In Philostrats „Die Empuse“ warnt der historisch belegte Apollonios von Tyana einen seiner Schüler vor der schönen Frau, die ihn sich als Gefährten erwählte, nachdem der Gelehrte in ihr ein Menschenfleisch verzehrendes Wesen erkannt hat.
In „Grausamer Liebesstrank“ beschreibt Horaz, wie ein hübscher Junge unter grässlichen Umständen sterben muss, da eine Hexe aus ihm einen Liebeszauber bereiten will, um den Mann zu bekommen, nach dem sie sich sehnt.
Petrons „Der Werwolf“ verwandelt sich, wenn er seine Kleidung ablegt. Er tötet Vieh, frisst und wird mit Hilfe der Kleidung wieder zum Menschen, kann aber die Schwertwunde, die ihm in seiner Wolfsgestalt beigebracht wurde, nicht verbergen.

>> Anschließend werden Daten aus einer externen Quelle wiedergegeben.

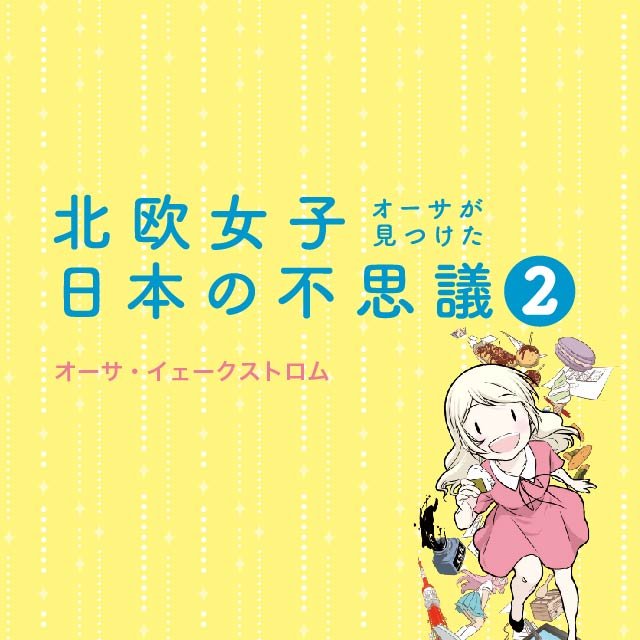 北欧女子オーサが見つけた日本の不思議２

Plinius der Jüngere berichtet über „Das Spukhaus von Athen“, in dem ein Geist die Bewohner in Angst und Schrecken versetzt. Einigen von ihnen erscheint er im Traum und schneidet ihnen das Haar, woraufhin sie anderentags geschoren erwachen.
Der Evangelist Marcus schrieb die Taten von „Jesus der Exorzist“ nieder, doch auch andere „Bibel“-Stellen künden von Teufelsaustreibungen.
Dies sind nur fünf Beispiele von insgesamt zwanzig schaurigen Erzählungen aus der Antike, die ausnahmslos spannend und vor allem unter dem historischen Aspekt interessant zu lesen sind. Ergänzt wurde mit einem Verzeichnis weiterführender Bücher, deren Titel äußerst informativ klingen.
„Antike mit Biss“ wendet sich nicht unmittelbar an den eingefleischten Horror-Fan, der vor allem auf packende, womöglich splattrige Unterhaltung aus ist, sondern an jene Genre-Freunde, die sich auch für das Drumherum interessieren: für die Geschichte und Traditionen der fantastischen Literatur, für ihre historischen Quellen und Weiterentwicklung, für die zahlreichen Varianten des Themas und seine Ausprägungen in anderen Kulturkreisen.
Vordringlich aber ist der Titel an (Alt-) Philologen, Historiker und durchaus auch an Autoren, welche ihrem Publikum mehr als den üblichen blutigen Einheitsbrei servieren wollen, adressiert, die alle Freude daran haben, dass mit diesem Buch die Brücke zwischen oftmals trockener, theoretischer Forschung zur schöngeistigen, Grusel-Literatur geschlagen wird.